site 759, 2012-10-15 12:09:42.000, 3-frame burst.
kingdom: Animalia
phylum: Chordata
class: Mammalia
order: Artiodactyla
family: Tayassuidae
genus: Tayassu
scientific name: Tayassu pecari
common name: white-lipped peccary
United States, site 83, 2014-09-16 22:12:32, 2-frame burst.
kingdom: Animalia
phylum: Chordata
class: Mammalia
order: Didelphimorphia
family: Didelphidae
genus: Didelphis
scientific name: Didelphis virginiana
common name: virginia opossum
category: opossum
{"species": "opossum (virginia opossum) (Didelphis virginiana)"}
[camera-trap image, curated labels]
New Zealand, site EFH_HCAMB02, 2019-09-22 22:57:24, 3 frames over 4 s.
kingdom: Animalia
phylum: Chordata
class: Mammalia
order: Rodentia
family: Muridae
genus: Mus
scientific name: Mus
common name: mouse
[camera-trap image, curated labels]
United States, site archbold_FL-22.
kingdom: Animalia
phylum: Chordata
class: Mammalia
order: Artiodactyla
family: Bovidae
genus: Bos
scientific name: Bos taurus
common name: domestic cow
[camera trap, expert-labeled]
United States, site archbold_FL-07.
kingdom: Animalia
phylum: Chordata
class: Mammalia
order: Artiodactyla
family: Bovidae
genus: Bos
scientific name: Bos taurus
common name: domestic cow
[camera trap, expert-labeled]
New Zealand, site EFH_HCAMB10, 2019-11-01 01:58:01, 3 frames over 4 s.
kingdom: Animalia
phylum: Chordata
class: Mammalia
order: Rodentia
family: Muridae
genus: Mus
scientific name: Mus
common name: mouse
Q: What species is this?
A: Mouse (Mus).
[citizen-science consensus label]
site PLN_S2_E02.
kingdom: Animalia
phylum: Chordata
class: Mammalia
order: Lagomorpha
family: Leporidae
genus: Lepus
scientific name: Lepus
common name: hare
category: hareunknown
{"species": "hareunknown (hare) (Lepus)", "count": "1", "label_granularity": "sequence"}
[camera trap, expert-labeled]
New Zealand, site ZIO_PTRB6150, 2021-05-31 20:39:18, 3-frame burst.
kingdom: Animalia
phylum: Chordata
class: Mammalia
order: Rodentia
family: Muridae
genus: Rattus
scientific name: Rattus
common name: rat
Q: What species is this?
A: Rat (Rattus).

**Problem details**:
The answer must consist of every line above that contains the word "States".

**Answer to the exercise**:
United States, site 83, 2014-09-16 22:12:32, 2-frame burst.
United States, site archbold_FL-22.
United States, site archbold_FL-07.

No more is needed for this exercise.